Manifesto: The Mad Farmer Liberation Front

Love the quick profit, the annual raise,
vacation with pay. Want more 
of everything ready made. Be afraid 
to know your neighbors and to die.
And you will have a window in your head.
Not even your future will be a mystery 
any more. Your mind will be punched in a card 
and shut away in a little drawer.
When they want you to buy something 
they will call you. When they want you
to die for profit they will let you know. 
So, friends, every day do something
that won’t compute. Love the Lord. 
Love the world. Work for nothing. 
Take all that you have and be poor.
Love someone who does not deserve it. 
Denounce the government and embrace 
the flag. Hope to live in that free 
republic for which it stands. 
Give your approval to all you cannot
understand. Praise ignorance, for what man 
has not encountered he has not destroyed.

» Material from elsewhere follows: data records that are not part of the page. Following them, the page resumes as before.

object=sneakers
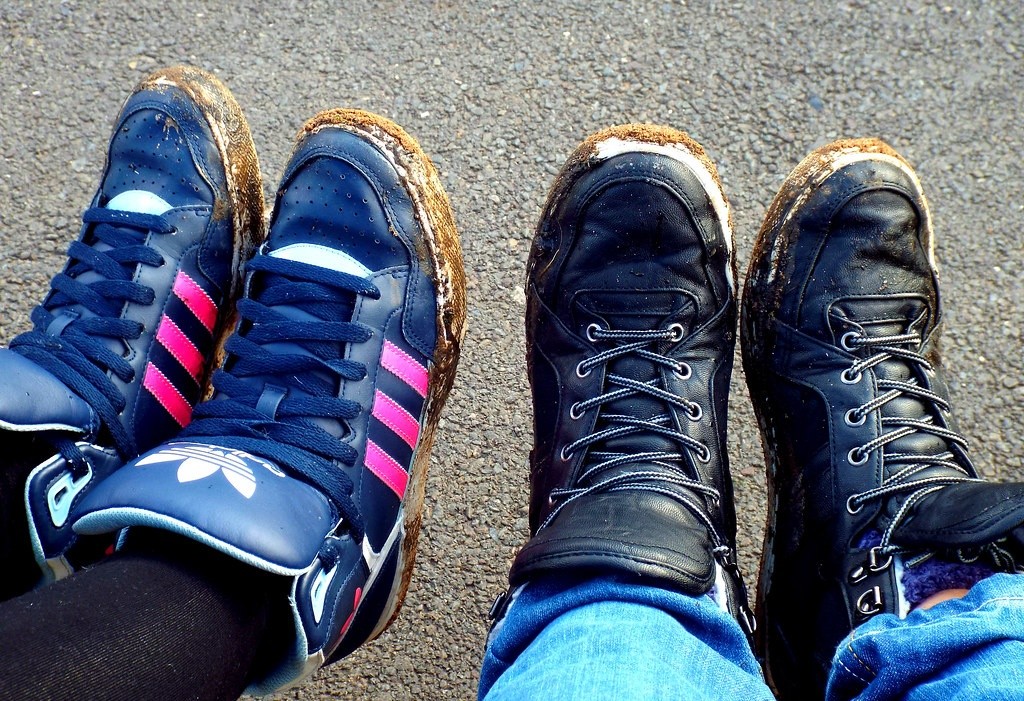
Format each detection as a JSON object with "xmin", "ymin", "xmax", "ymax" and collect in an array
[
  {"xmin": 0, "ymin": 65, "xmax": 264, "ymax": 583},
  {"xmin": 69, "ymin": 109, "xmax": 466, "ymax": 696},
  {"xmin": 740, "ymin": 137, "xmax": 1024, "ymax": 701},
  {"xmin": 485, "ymin": 126, "xmax": 766, "ymax": 682}
]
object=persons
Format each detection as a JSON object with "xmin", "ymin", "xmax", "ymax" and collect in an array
[
  {"xmin": 0, "ymin": 61, "xmax": 467, "ymax": 701},
  {"xmin": 474, "ymin": 122, "xmax": 1024, "ymax": 701}
]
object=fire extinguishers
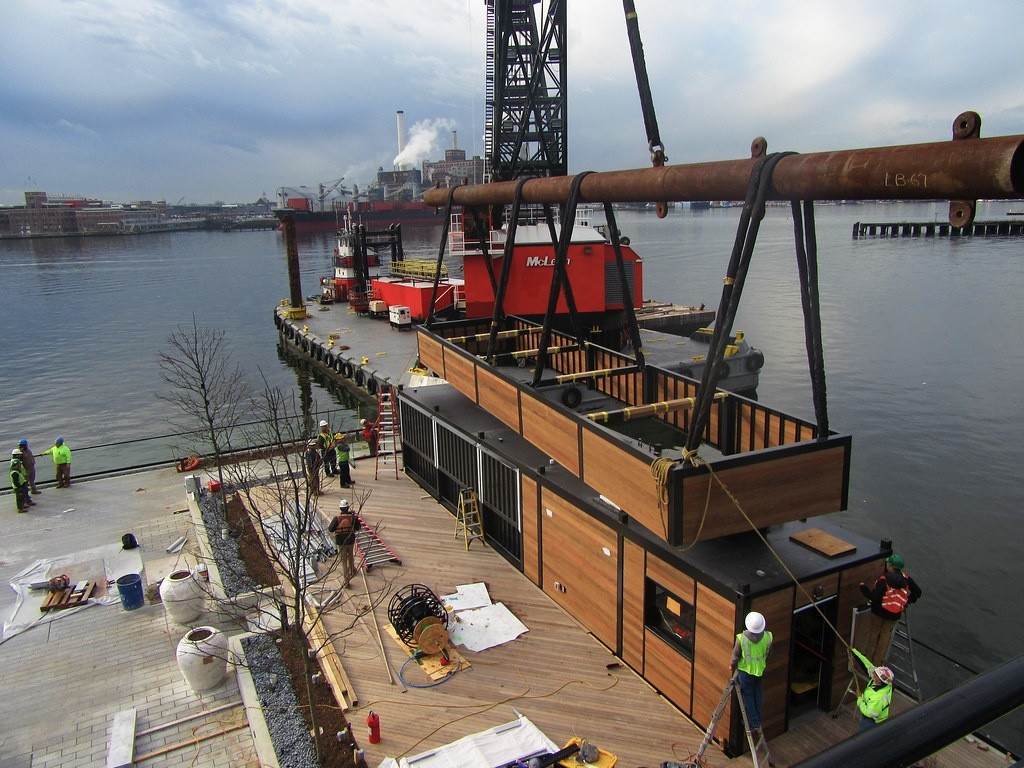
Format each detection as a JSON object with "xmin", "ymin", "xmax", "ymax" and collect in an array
[{"xmin": 367, "ymin": 711, "xmax": 380, "ymax": 744}]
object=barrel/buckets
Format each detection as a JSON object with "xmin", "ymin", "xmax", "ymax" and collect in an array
[{"xmin": 116, "ymin": 573, "xmax": 143, "ymax": 611}]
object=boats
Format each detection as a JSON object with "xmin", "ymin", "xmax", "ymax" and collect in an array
[{"xmin": 273, "ymin": 197, "xmax": 765, "ymax": 412}]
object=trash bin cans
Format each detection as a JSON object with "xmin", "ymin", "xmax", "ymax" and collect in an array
[{"xmin": 117, "ymin": 574, "xmax": 144, "ymax": 612}]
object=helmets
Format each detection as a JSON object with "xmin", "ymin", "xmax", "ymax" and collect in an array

Ask the questions that have no answers. 
Invest in the millennium. Plant sequoias.
Say that your main crop is the forest
that you did not plant,
that you will not live to harvest.

Say that the leaves are harvested 
when they have rotted into the mold.
Call that profit. Prophesy such returns.
Put your faith in the two inches of humus 
that will build under the trees
every thousand years.
Listen to carrion—put your ear
close, and hear the faint chattering
of the songs that are to come. 
Expect the end of the world. Laugh. 
Laughter is immeasurable. Be joyful
though you have considered all the facts. 

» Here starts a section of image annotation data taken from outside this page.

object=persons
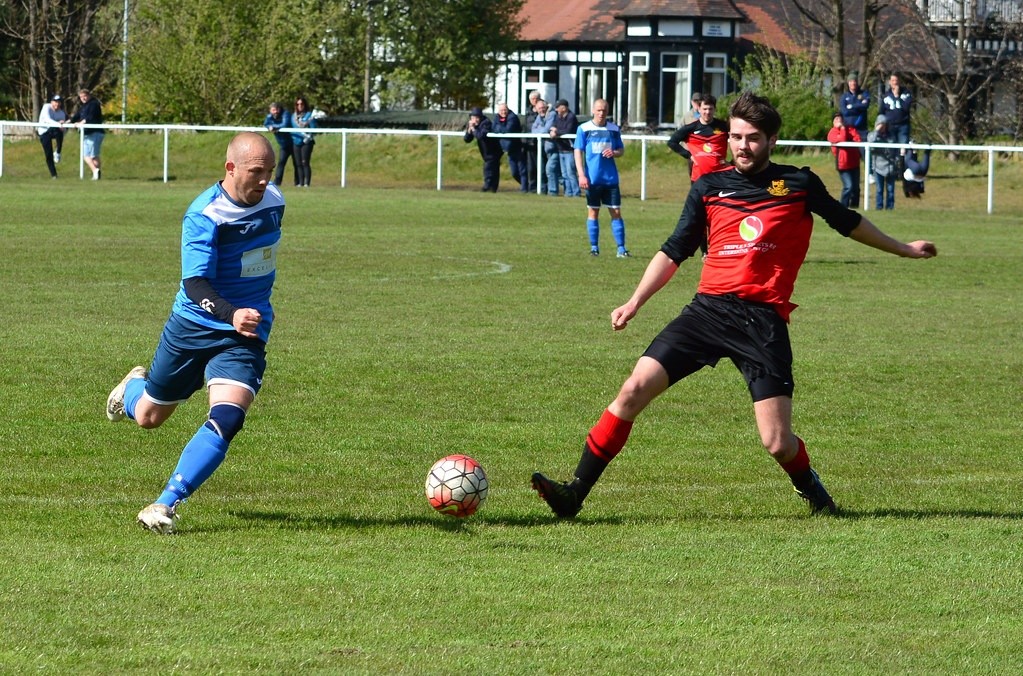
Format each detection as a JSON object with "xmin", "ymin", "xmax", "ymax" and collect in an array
[
  {"xmin": 462, "ymin": 71, "xmax": 931, "ymax": 258},
  {"xmin": 106, "ymin": 133, "xmax": 286, "ymax": 537},
  {"xmin": 38, "ymin": 96, "xmax": 66, "ymax": 181},
  {"xmin": 68, "ymin": 88, "xmax": 105, "ymax": 180},
  {"xmin": 265, "ymin": 97, "xmax": 315, "ymax": 188},
  {"xmin": 528, "ymin": 93, "xmax": 937, "ymax": 522}
]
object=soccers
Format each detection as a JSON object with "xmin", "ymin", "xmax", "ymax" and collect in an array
[{"xmin": 424, "ymin": 454, "xmax": 489, "ymax": 518}]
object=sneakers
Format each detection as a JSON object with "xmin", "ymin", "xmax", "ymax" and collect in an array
[
  {"xmin": 136, "ymin": 500, "xmax": 181, "ymax": 534},
  {"xmin": 53, "ymin": 174, "xmax": 57, "ymax": 179},
  {"xmin": 590, "ymin": 249, "xmax": 599, "ymax": 257},
  {"xmin": 105, "ymin": 366, "xmax": 148, "ymax": 421},
  {"xmin": 53, "ymin": 151, "xmax": 61, "ymax": 163},
  {"xmin": 530, "ymin": 471, "xmax": 583, "ymax": 517},
  {"xmin": 90, "ymin": 168, "xmax": 102, "ymax": 181},
  {"xmin": 616, "ymin": 252, "xmax": 632, "ymax": 259},
  {"xmin": 794, "ymin": 470, "xmax": 836, "ymax": 516}
]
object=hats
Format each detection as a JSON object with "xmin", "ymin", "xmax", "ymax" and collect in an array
[
  {"xmin": 555, "ymin": 99, "xmax": 568, "ymax": 107},
  {"xmin": 692, "ymin": 92, "xmax": 702, "ymax": 100},
  {"xmin": 469, "ymin": 108, "xmax": 482, "ymax": 116},
  {"xmin": 52, "ymin": 95, "xmax": 62, "ymax": 101},
  {"xmin": 847, "ymin": 73, "xmax": 858, "ymax": 82}
]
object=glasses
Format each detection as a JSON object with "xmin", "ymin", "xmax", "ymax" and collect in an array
[{"xmin": 297, "ymin": 103, "xmax": 303, "ymax": 106}]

So long as women do not go cheap 
for power, please women more than men.
Ask yourself: Will this satisfy 
a woman satisfied to bear a child?
Will this disturb the sleep 
of a woman near to giving birth? 
Go with your love to the fields.
Lie easy in the shade. Rest your head 
in her lap. Swear allegiance 
to what is nighest your thoughts.
As soon as the generals and the politicos 
can predict the motions of your mind, 
lose it. Leave it as a sign 
to mark the false trail, the way 
you didn’t go. Be like the fox 
who makes more tracks than necessary, 
some in the wrong direction.
Practice resurrection.

Wendell Berry is a poet, farmer, and environmentalist in Kentucky. This poem, first published in 1973, is reprinted by permission of the author and appears in his “New Collected Poems” (Counterpoint).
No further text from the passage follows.